(Reuters) -A federal employees' union on Sunday asked a federal judge to order the Trump administration to fund the top U.S. consumer watchdog, weeks after the agency said its cash could run out by year's end.
In a court filing, lawyers for the National Treasury Employees Union and other plaintiffs disputed officials' claim that they cannot legally fund the Consumer Financial Protection Bureau.
President Donald Trump has sought to dismantle the CFPB since he took office in January and installed Russell Vought, his budget director, as the acting head of the agency. While Vought's effort to fire the vast majority of its employees is tied up in litigation, he has successfully shut down most of the CFPB's activities.
Unlike most federal agencies that receive funding from congressional appropriations, the CFPB draws its funding from the Federal Reserve, a structure intended to give it more independence from political budget battles.

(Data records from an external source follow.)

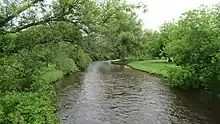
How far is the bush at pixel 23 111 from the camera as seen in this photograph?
12555 mm

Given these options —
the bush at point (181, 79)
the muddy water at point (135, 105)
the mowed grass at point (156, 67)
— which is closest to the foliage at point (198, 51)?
the bush at point (181, 79)

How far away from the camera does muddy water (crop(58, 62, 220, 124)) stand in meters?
18.3

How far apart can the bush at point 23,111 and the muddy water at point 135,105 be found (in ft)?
9.30

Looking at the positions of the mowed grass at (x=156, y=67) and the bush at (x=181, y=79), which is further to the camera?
the mowed grass at (x=156, y=67)

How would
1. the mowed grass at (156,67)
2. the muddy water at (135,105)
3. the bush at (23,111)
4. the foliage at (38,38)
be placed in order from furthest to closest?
the mowed grass at (156,67) → the muddy water at (135,105) → the foliage at (38,38) → the bush at (23,111)

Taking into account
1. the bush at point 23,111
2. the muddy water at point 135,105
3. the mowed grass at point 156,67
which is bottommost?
the muddy water at point 135,105

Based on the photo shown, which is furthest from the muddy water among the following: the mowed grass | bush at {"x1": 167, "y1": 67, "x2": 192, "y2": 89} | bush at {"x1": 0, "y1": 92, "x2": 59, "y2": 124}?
the mowed grass

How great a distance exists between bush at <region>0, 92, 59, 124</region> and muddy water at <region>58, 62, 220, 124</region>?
283 centimetres

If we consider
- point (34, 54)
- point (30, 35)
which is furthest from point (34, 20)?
point (34, 54)

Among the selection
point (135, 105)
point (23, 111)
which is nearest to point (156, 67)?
point (135, 105)

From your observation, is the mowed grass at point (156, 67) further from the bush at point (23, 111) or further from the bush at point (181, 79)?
the bush at point (23, 111)

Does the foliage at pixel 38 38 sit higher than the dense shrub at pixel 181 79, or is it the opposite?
the foliage at pixel 38 38

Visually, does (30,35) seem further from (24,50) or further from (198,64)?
(198,64)

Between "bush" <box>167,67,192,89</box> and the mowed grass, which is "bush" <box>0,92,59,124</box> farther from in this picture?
the mowed grass
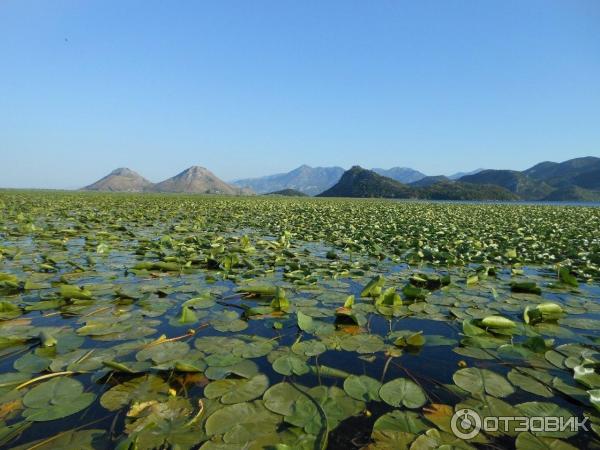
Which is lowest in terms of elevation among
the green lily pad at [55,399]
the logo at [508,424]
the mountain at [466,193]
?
the logo at [508,424]

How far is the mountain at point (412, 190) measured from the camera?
11925cm

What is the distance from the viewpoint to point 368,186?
142 meters

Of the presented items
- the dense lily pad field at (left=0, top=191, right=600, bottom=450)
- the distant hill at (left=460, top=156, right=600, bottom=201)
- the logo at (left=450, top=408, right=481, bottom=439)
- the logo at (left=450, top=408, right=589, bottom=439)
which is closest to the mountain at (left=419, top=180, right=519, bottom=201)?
the distant hill at (left=460, top=156, right=600, bottom=201)

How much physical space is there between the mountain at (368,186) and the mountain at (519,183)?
171 feet

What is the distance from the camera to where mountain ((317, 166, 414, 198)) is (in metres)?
131

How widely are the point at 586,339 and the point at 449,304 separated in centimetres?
128

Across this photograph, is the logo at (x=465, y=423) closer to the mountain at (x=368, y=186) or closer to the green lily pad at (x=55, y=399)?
the green lily pad at (x=55, y=399)

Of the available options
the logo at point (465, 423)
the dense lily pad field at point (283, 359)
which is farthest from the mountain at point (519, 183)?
the logo at point (465, 423)

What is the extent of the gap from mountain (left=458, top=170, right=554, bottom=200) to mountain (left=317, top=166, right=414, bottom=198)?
171 ft

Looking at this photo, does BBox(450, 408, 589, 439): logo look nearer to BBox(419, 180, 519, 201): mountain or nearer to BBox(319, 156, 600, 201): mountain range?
BBox(419, 180, 519, 201): mountain

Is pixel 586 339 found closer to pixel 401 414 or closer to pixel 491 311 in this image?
pixel 491 311

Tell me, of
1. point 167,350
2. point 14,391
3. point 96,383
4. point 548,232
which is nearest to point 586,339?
point 167,350

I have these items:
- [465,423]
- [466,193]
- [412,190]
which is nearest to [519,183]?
[466,193]

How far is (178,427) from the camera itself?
6.07 ft
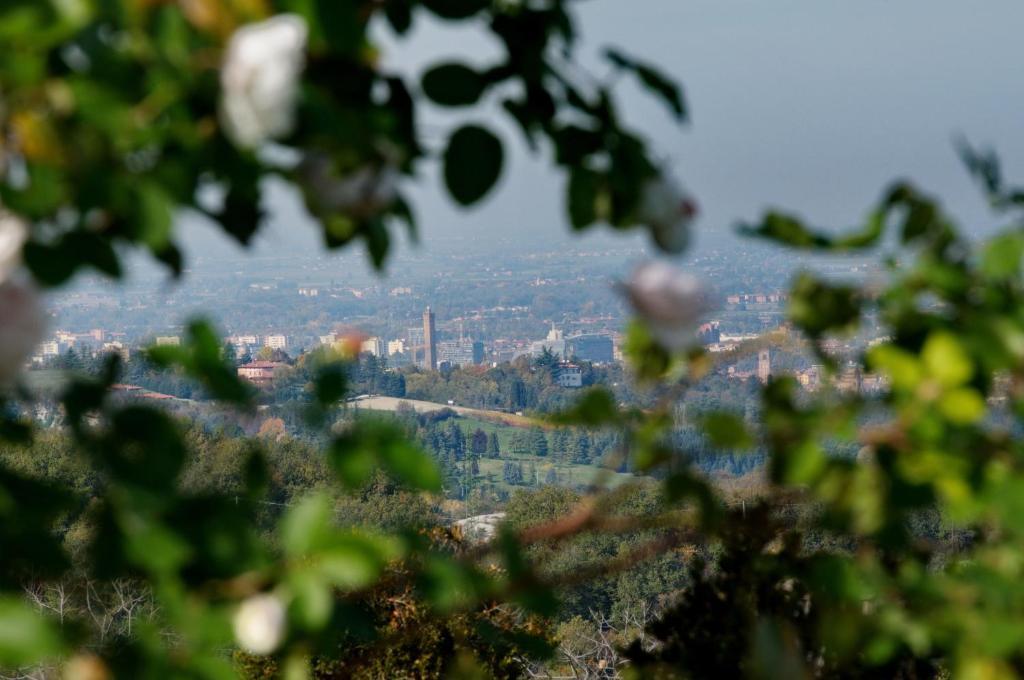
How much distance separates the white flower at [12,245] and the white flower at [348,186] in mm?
156

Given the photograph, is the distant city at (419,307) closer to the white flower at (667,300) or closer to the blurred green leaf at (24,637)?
the white flower at (667,300)

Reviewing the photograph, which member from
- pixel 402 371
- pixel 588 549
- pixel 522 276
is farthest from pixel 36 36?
pixel 522 276

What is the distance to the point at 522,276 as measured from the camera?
169 ft

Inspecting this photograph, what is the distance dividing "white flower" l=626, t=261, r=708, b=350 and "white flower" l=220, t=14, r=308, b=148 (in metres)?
0.26

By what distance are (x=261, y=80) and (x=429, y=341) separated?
153 ft

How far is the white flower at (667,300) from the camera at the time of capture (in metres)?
0.68

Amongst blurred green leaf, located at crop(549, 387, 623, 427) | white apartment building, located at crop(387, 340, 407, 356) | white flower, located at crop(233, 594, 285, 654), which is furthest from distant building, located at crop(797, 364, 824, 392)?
white apartment building, located at crop(387, 340, 407, 356)

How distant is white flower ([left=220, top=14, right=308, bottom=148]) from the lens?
0.51 metres

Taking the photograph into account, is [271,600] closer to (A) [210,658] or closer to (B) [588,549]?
(A) [210,658]

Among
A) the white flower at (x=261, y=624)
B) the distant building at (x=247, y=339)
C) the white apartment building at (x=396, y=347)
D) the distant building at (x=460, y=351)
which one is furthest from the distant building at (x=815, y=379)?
the white apartment building at (x=396, y=347)

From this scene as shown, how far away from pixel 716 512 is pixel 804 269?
0.62 ft

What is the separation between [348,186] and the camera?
628 mm

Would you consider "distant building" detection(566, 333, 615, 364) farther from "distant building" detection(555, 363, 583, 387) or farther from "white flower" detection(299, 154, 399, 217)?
"white flower" detection(299, 154, 399, 217)

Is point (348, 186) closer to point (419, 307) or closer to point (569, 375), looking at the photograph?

Earlier this month, the bureau under Vought's leadership told the court it could not request more money from the Fed because the law that authorized it specified the funds must come from the central bank's "combined earnings." Since the Fed has been operating at a loss, the filing argued, there are no earnings available.
In Sunday's motion, the union said that interpretation "cannot be squared with the text, purpose, or history of the statute" and accused the government of attempting to sidestep a previous injunction barring the total elimination of the CFPB.
The U.S. Supreme Court last year found the bureau's funding structure constitutional.